Il y a bien longtemps, sur [la montagne de Fachepremont], les hommes passaient les soirées au jeu de boules, et ils étaient si passionnés pour leur distraction favorite que, dans le silence des belles nuits d’été , on entendait du fond des vallées voisines le choc des boules et les cris des joueurs.

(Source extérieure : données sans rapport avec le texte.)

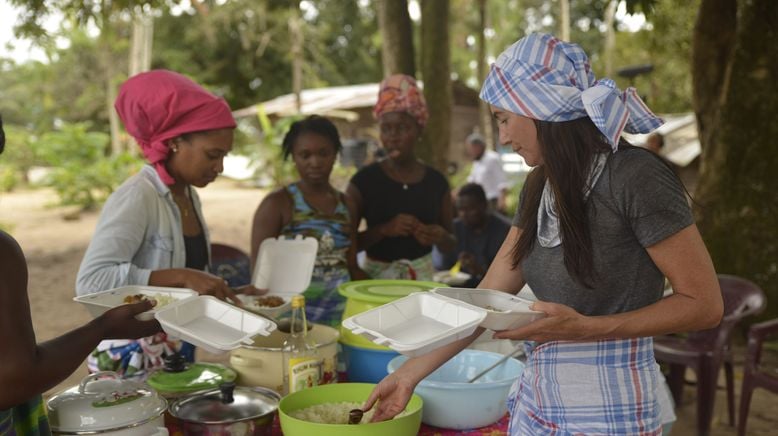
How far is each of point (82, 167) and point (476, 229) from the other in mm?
11708

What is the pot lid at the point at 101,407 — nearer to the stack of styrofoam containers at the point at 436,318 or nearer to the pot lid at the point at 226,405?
the pot lid at the point at 226,405

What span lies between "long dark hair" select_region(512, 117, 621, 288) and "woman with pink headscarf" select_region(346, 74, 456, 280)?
1.79 m

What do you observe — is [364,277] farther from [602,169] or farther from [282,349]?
[602,169]

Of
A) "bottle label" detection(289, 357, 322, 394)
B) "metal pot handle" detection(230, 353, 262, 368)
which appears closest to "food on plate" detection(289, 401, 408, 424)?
"bottle label" detection(289, 357, 322, 394)

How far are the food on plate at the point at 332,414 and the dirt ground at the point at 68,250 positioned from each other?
9.86ft

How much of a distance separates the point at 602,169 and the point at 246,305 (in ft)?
3.72

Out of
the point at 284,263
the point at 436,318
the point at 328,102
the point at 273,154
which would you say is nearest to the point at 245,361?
the point at 284,263

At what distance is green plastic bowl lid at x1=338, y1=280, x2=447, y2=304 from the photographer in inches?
79.3

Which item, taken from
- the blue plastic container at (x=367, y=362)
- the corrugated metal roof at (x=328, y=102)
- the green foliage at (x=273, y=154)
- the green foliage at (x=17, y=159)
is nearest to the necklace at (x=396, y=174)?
the blue plastic container at (x=367, y=362)

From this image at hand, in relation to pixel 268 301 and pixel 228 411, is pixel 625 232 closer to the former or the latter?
pixel 228 411

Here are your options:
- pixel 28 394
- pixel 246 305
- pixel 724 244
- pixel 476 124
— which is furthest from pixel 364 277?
pixel 476 124

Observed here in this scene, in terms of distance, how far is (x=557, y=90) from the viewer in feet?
4.80

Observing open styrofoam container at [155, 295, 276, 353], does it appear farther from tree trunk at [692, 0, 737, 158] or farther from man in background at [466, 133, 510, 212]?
man in background at [466, 133, 510, 212]

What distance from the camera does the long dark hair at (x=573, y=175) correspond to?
148cm
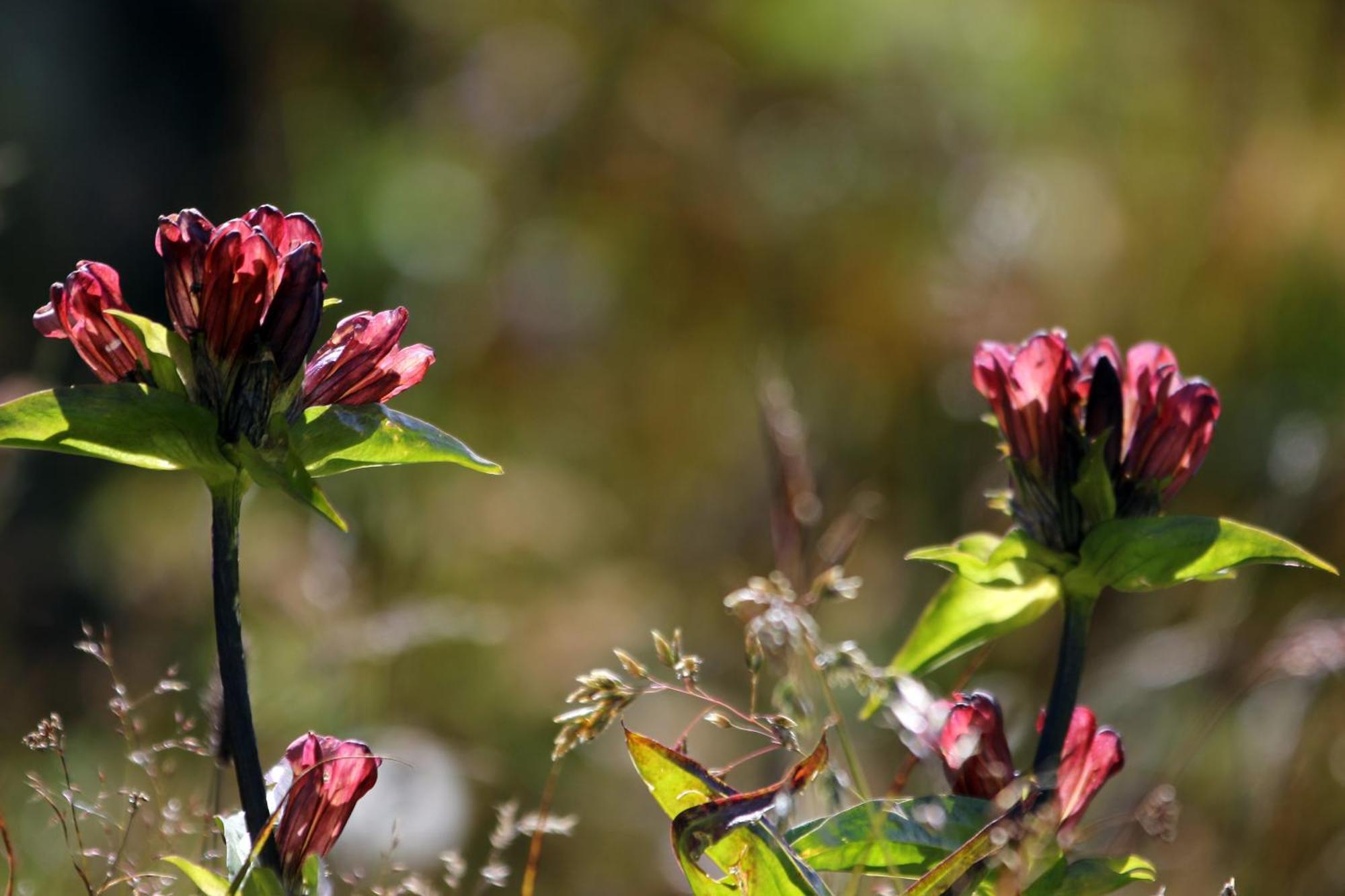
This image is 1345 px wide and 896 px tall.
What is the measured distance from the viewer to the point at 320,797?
680mm

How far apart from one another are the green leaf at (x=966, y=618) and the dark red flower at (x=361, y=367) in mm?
364

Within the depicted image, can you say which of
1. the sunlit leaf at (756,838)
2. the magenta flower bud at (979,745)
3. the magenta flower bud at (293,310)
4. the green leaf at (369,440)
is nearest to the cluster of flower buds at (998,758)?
the magenta flower bud at (979,745)

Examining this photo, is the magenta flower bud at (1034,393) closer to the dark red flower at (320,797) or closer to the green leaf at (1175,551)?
the green leaf at (1175,551)

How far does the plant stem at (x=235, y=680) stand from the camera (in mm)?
634

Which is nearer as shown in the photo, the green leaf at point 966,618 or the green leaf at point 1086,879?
the green leaf at point 1086,879

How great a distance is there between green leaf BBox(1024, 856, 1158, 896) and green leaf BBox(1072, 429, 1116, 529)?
201 millimetres

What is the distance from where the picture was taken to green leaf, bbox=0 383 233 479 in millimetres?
611

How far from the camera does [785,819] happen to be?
68 centimetres

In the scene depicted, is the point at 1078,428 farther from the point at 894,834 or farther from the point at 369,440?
the point at 369,440

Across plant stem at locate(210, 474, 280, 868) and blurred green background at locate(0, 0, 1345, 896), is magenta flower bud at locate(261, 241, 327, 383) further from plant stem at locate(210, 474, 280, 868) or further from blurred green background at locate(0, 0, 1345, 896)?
blurred green background at locate(0, 0, 1345, 896)

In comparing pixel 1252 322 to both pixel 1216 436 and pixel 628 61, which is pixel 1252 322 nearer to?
pixel 1216 436

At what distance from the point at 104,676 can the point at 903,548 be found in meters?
1.77

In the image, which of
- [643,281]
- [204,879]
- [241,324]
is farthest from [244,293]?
[643,281]

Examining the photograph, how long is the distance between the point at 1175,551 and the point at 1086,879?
189mm
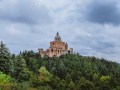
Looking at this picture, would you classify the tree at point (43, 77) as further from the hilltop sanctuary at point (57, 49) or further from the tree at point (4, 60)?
the hilltop sanctuary at point (57, 49)

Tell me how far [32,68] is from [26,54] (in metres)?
17.5

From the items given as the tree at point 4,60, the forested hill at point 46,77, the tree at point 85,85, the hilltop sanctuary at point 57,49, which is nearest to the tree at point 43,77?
the forested hill at point 46,77

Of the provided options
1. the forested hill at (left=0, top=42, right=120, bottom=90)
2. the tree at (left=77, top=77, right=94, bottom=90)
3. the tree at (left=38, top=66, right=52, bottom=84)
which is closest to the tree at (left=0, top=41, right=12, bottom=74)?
the forested hill at (left=0, top=42, right=120, bottom=90)

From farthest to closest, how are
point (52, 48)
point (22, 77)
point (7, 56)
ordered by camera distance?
point (52, 48) < point (22, 77) < point (7, 56)

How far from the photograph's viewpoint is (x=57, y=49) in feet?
387

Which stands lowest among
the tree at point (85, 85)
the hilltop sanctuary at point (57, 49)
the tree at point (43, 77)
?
the tree at point (85, 85)

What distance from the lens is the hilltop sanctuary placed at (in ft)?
386

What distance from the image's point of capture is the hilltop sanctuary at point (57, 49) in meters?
118

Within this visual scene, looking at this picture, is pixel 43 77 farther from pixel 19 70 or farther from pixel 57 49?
pixel 57 49

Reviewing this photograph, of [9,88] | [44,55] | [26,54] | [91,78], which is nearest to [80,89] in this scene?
[91,78]

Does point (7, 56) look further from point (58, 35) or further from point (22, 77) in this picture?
point (58, 35)

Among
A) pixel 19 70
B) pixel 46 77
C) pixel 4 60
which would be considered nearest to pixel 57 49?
pixel 46 77

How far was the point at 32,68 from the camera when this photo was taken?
8250 centimetres

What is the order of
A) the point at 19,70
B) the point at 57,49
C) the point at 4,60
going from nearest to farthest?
the point at 4,60, the point at 19,70, the point at 57,49
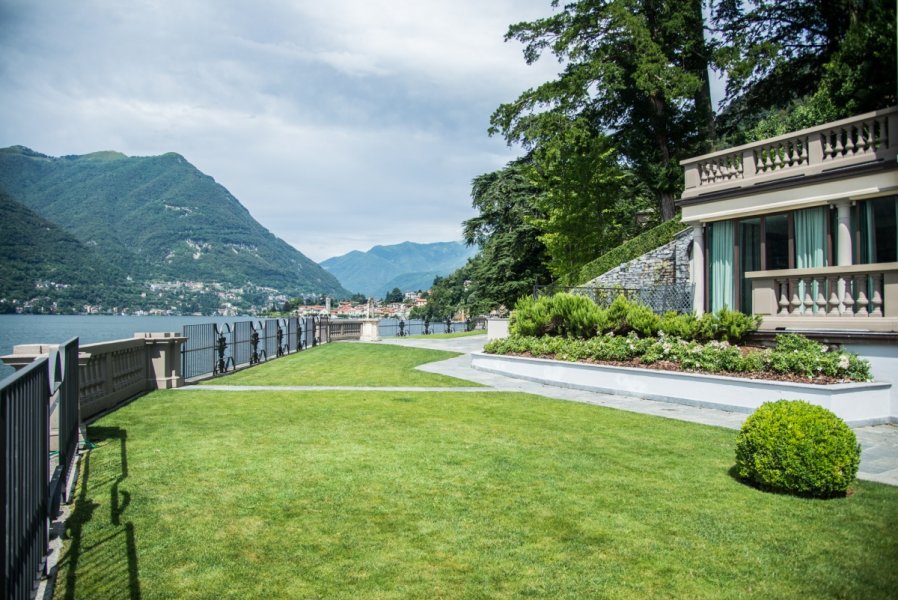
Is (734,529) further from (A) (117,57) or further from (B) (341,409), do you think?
(A) (117,57)

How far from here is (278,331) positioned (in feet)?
81.3

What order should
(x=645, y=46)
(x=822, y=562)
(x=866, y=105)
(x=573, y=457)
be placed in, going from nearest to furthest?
1. (x=822, y=562)
2. (x=573, y=457)
3. (x=866, y=105)
4. (x=645, y=46)

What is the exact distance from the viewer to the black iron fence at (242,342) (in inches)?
661

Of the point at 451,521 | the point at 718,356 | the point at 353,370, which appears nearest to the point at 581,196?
the point at 353,370

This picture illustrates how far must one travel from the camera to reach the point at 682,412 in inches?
411

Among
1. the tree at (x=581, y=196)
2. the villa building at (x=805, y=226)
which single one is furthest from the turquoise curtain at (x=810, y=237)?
the tree at (x=581, y=196)

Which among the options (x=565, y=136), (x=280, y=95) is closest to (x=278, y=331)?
(x=280, y=95)

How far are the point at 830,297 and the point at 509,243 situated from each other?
27716mm

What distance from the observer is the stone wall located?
21.4 metres

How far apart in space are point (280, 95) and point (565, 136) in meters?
14.4

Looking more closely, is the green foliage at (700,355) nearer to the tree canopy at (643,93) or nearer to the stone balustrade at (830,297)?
the stone balustrade at (830,297)

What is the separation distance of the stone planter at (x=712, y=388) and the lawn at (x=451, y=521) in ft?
6.71

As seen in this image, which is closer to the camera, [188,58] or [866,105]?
[866,105]

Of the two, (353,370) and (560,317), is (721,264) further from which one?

Un dimanche de la Saint-Jean, ils s’attardèrent plus encore que de coutume, et jouèrent à la lueur d’un brasier. Soudain, ils remarquèrent au milieu d’eux un étranger, bizarre d’accoutrement et d’aspect, et tel qu’on n’en avait jamais vu un semblable dans le pays. Il avait des yeux de feu, des mains crochues, une barbe longue et ébouriffée et sur sa tête était posé un chapeau aux larges bords rabattus. Personne ne l’avait entendu venir, personne ne savait qui il était. Le jeu fut un instant interrompu, et tout le monde considéra avec étonnement et méfiance cet étrange compagnon. Mais lui, tout à son aise, s’adressa aux joueurs dans le patois de leur pays et leur demanda de prendre part à leurs jeux .
Comment refuser une offre si alléchante ? La partie s’engagea donc et l’étranger perdit, perdit… Mais, chose singulière, plus il sortait d’argent de sa bourse plus il semblait en rentrer. On aurait dit qu’il lui suffisait de se baisser et de toucher des cailloux pour les changer en pièces d’or. Il fallut que nos joueurs fussent bien échauffés par l’attrait du jeu et l’appât d’un gain facile, pour ne pas réfléchir à un fait aussi étrange. Enhardis par le succès, ils firent des paris extravagants, mais la chance tourna brusquement, et les malheureux perdirent non seulement l’argent gagné mais encore leur modeste enjeu.
Alors l’étranger se mit à ricaner et offrit à ses dupes un moyen de reprendre la partie interrompue. Il compta devant chacun d’eux vingt louis d’or qu’il leur promit, s’ils voulaient en échange vendre leur âme au diable. Les pièces d’or, agitées dans sa main, brillaient comme du feu. C’était vraiment une tentation du démon.
Cependant, comme le marché était grave, les plus intrépides hésitaient, tandis que l’étranger devenait plus insinuant, plus affable et plus pressant. Aveuglés par leur passion, les joueurs signèrent le pacte, et la partie reprit avec une ardeur nouvelle. Mais en peu de temps, l’or si mal acquis fut de nouveau perdu. L’étranger trichait au jeu, et, furieux, ses partenaires allaient se jeter sur lui, quand, tout à coup, la terre s’entr’ouvrit sous ses pieds ; une gerbe de feu et de flammes l’environna. Lucifer (car c’était lui), reprenant sa forme véritable, disparut dans l’abîme en leur criant : « Nous nous reverrons. »
En même temps, le brasier s’éteignait brusquement et les joueurs, fous de terreur, se trouvèrent plongés dans une épaisse obscurité. Le remords dans l’âme, tremblant de tous leurs membres, ils regagnèrent péniblement leur demeure , o ils rentrèrent au petit jour.
A partir de cette époque, on ne les vit plus rire . Ils moururent tous dans l’année, atteints d’un mal mystérieux et incurable, et tous les soirs, à minuit, leur âme revient jouer sur le lieu de leur perdition.
De la Roche du Diable on peut les apercevoir, par les nuits sombres, se chauffant autour d’un brasier et roulant des boules enflammées.